Consider a contract that pays $B=1$ if $S(T)\geq K$ at the terminal time $T$ (and $B=0$ if $S(T)<K$), where $S$ follows the geometric brownian motion process
$$S(t)-S_{0}=\mu\int_{0}^{t}S(t)\;dt+\sigma\int_{0}^{t}S(t)\;dW(t).$$
In "differential" form,
$$dS_{t}=\mu S_{t}dt+\sigma S_{t}dW_{t}.$$

This contract is known as a binary call option.  We seek to determine its price $V$ at the initial time $t=0$.  

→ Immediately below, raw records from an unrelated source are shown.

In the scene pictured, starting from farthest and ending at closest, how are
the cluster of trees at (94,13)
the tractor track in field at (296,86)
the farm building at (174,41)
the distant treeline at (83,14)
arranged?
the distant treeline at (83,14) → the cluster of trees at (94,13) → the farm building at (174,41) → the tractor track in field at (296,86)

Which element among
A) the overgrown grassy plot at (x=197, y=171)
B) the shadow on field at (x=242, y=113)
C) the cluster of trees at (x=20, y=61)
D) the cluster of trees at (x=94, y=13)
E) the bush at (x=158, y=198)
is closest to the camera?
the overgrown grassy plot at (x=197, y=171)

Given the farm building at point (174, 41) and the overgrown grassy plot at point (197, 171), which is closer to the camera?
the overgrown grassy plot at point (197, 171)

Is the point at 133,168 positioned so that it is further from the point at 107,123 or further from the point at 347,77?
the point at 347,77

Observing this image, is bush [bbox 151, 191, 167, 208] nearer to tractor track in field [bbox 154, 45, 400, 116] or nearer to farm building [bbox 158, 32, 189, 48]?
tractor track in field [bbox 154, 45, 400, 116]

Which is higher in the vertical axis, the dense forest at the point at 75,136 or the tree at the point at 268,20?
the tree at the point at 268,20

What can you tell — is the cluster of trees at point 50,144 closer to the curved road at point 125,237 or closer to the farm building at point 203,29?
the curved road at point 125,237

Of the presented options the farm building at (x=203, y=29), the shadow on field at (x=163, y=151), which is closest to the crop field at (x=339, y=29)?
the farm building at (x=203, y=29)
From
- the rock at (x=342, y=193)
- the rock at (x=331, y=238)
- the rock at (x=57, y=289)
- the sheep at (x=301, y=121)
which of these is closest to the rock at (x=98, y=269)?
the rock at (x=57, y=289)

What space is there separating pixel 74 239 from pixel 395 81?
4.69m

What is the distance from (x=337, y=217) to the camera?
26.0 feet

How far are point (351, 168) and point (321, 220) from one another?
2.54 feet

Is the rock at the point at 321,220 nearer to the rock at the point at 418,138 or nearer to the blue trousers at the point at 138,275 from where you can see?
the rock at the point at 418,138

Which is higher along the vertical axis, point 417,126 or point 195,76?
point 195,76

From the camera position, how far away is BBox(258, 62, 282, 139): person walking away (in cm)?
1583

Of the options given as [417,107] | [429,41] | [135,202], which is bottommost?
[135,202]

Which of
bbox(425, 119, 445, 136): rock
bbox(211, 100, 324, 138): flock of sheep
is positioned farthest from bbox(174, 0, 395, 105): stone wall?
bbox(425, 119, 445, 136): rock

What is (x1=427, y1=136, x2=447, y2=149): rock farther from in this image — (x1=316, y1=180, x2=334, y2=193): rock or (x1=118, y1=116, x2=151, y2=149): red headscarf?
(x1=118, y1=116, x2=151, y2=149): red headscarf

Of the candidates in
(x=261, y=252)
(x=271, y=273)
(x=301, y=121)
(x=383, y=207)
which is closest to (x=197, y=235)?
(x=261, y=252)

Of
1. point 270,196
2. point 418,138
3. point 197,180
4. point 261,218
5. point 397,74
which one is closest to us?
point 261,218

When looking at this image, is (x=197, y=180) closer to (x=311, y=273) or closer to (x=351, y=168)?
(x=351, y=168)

The Black-Scholes theory implies (through its connection to parabolic partial differential equations and the Feyman-Kac formula) that this price is equal to the risk-neutral expected payoff $\mathbb{E}_{\mathbb{Q}}$ discounted at the risk-free rate $r$.  That is,
$$V=e^{-rT}\mathbb{E}_{\mathbb{Q}}[B].$$

A simple computation reveals that this is equal to $e^{-rT}\mathbb{Q}(S_{T}>K)$.  In detail,


$$e^{rT}V=\mathbb{E}_{\mathbb{Q}}[B]=1\cdot\mathbb{Q}(B=1)+0\cdot\mathbb{Q}(B=0)=\mathbb{Q}(B=1)=\mathbb{Q}(S_{T}>K).$$

Now, as covered in the Black-Scholes theory, an application of Girsonov's theorem leads us to the equivalent process for $S$
$$dS=rSdt+\sigma Sd\tilde{W_{t}}$$
where $\tilde{W}$ is a Brownian motion under the equivalent martingale measure (risk-neutral measure) $\mathbb{Q}$.  We now proceed as usual taking the natural logarithm to get
$$d\log S=(r-\frac{1}{2}\sigma^{2})dt+\sigma d\tilde{W_{t}},$$
which, in light of the risk-neutral probability computation above, immediately leads us to
$$\mathbb{E}_{\mathbb{Q}}[B]=N(d_{2}),$$
where $N=\Phi(0,1)$, the standard normal density, and
$$d_{2}=\frac{\ln(S_{0}/K)+(r-\frac{1}{2}\sigma^{2})T}{\sigma\sqrt{T}}.$$
Thus,
$$V=e^{-rT}N(d_{2}).$$
The price of the put can be determined by following the steps above, but where the contract has a payoff of $1$ when $S(T)\leq K$.  The result is
$$V=e^{-rT}N(d_{1}),$$
or equivalently
$$V=e^{-rt}N(-d_{2}).$$

As an aside from this, we can compute the price of this option using only the known prices of European call options.  Observe that the payoff function $P$ of this option is given by
$$P=\frac{\partial C_{K}}{\partial S}$$
where $C$ is the payoff function for European call option with strike price $K$.
This observation leads us to the conclusion
$$V=\lim_{\delta\to0}\frac{{U(K-\delta})-U(K)}{\delta}=-\frac{\partial U}{\partial S},$$
where $U(K)$ is the value of the call option with strike $K$.